Obscuro está aqui bem no sentido da Idade das Trevas. Temos uma sociedade que anda conforme mandam os senhores feudais. O feudo de cada rede social, de cada tema (teoria) que prometa salvação, de cada tópico do momento e de cada posicionamento de manada. O que seu senhor feudal lhe oferece hoje? Que ideia ele trará para você consumir e se enquadrar? Que outro rei você seguirá quando o atual não mais lhe alimentar? Esta é a obscuridade: não saber decidir sobre a própria vida sem que alguém, qualquer um sem critério de seleção, lhe indique um caminho. O indivíduo não constrói seu mundo hoje, ele vive copiando um mundo que alguém construiu pra ele e acredita piamente neste mundo (a palavra piamente é proposital). E, se der errado, ainda recebe a culpa por não ter feito exatamente igual. Esse é o caminho do obscurantismo.

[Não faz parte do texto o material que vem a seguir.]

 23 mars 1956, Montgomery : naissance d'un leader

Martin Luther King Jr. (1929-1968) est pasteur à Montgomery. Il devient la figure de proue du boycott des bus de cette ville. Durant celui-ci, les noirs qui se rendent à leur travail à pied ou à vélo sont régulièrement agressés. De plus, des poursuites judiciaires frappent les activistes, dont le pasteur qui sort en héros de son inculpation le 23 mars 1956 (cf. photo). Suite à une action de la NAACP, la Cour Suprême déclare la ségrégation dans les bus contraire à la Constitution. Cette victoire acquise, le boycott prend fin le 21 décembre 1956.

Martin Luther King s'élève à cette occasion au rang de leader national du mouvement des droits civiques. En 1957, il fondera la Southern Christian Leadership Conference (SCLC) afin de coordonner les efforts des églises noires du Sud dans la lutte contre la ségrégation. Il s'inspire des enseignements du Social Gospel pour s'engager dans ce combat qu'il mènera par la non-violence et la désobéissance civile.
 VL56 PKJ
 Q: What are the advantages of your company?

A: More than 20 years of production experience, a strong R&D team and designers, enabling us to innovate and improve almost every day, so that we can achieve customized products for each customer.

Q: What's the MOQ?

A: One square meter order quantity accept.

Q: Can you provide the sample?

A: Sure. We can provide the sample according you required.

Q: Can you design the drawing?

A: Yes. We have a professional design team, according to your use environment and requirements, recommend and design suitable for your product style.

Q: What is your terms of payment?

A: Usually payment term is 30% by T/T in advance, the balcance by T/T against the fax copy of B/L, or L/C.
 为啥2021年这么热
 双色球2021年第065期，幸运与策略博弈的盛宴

Suscetível é a nossa salvação. Um mundo tão à mercê como esse está sujeito a transformações tão radicais que numa condição mais estruturada não ocorreriam. Mais que isso, a suscetibilidade não é de base natural, apesar dos riscos ambientais com os quais convivemos. Estamos falando de indivíduos carentes de uma direção, de uma receita para a vida, de uma perspectiva para ver o mundo. Esta é a suscetibilidade do mundo, a liquidez já anunciada está evaporando e se tornando tão volátil que permite reorganização em qualquer estrutura que lhe dê um pouco mais de equilíbrio. Vale aqui lembrar das teorias de evolução da consciência que preveem o rompimento da barreira do ego. Um salto desses não ocorre sem um trauma que o anteceda. Lembremos também das previsões de singularidade da inteligência artificial. É como se esperássemos uma transformação salvadora, porque, em geral, nos limitamos a espera-la, sem qualquer ação para governa-la. Mas como, se não governamos nem a nós mesmos atualmente? Se o vizinho faz, ou o concorrente faz, você também faz igual. Você duvida ainda da suscetibilidade dos indivíduos do mundo de hoje?
Esta é a visão de mundo que proponho para reflexão, um pouco como crítica e caricatura das várias já propostas por acrônimos e um pouco séria na argumentação.
Quem tem uma visão mais realista desse mundo (VUCA, BANI ou CAOS) dificilmente é otimista, mas pode ser esperançoso. Cientificamente, a história do homem caminha para a extinção, mas filosoficamente ela caminha para a plenitude. Neste aspecto, lembro que o CAOS nunca foi o fim, mas sempre foi o começo de tudo. “No começo, tudo era caos”. Se você foca no fim, não há o que fazer. Mas se foca no recomeço, há muito o que fazer. Comece!